Perhaps it's Elmaleh's background that makes him as comfortable as he is agile blending cuisines. He was born in Haifa, Israel, to a Moroccan father and a Japanese mother. At age nine he moved to Kobe, Japan, where his father opened a Moroccan restaurant and a son's passion for serving others was born. Elmaleh attended the Culinary Institute of America, where he graduated in 1995. After the CIA, he returned to Japan, where he worked at Jean Moulin, a prominent French restaurant, and then he was off to Milan, where he cooked at Restorante Giannino

Elmaleh arrived in L.A. in 2001, and Josiah Citrin hired him to work at his contemporary French restaurant, Melisse.
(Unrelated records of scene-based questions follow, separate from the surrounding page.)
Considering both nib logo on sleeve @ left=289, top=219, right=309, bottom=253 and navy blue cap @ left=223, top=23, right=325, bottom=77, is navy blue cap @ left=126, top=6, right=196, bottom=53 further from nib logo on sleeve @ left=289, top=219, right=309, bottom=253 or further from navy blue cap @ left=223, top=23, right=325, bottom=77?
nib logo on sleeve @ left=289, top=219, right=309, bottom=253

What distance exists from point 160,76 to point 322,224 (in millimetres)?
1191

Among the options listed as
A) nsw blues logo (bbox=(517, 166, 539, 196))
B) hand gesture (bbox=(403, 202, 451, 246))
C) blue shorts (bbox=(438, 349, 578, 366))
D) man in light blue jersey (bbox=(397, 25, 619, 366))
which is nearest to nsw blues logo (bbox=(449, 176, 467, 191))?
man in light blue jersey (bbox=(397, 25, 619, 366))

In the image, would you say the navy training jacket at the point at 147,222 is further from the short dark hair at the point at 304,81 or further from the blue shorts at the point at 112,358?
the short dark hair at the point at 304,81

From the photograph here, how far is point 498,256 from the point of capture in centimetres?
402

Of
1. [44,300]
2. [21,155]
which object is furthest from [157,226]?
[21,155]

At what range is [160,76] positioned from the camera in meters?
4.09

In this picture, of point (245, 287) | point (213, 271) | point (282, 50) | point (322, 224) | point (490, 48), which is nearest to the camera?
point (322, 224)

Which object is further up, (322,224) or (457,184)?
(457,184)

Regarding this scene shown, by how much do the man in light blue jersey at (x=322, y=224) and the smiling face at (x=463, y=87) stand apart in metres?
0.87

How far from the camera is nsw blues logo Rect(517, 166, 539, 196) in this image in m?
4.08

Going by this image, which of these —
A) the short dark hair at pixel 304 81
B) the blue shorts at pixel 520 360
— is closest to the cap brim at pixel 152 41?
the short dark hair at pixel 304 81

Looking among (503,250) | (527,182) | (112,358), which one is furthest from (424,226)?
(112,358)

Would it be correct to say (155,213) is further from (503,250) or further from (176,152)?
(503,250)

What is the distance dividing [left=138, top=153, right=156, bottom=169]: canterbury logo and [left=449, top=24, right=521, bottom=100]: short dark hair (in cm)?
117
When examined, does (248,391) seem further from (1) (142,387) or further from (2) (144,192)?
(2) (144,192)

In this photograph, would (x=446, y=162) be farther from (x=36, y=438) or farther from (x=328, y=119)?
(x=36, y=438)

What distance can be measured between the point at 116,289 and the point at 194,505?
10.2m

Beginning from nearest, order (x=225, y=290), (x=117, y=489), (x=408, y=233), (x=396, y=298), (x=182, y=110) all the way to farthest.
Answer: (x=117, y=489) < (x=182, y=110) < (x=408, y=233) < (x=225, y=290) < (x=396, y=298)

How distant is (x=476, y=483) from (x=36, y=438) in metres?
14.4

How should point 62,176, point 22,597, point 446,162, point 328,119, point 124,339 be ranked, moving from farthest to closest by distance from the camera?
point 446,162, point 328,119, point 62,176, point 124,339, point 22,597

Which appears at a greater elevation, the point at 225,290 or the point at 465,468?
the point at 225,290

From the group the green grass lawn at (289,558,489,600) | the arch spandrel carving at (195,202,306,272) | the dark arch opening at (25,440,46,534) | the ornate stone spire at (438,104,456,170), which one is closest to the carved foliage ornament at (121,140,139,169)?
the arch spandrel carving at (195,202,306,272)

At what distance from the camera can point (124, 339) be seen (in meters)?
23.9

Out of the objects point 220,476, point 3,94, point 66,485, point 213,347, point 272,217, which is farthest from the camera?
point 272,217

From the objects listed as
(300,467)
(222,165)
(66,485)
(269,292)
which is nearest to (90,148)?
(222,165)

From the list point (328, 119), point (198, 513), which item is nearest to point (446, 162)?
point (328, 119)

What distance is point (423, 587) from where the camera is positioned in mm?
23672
He later went on to become the executive chef of Lemon Moon, owned by Citrin and partner Raphael Lunetta.

Now, at Celadon, his cooking has caught the eye of Los Angeles magazine. "[Elmale's] approach to small plates has a refreshing playfullness . . . In a few bites, one has experienced a whistle-stop tour of contemporary [Euro-Asian] cooking at its best."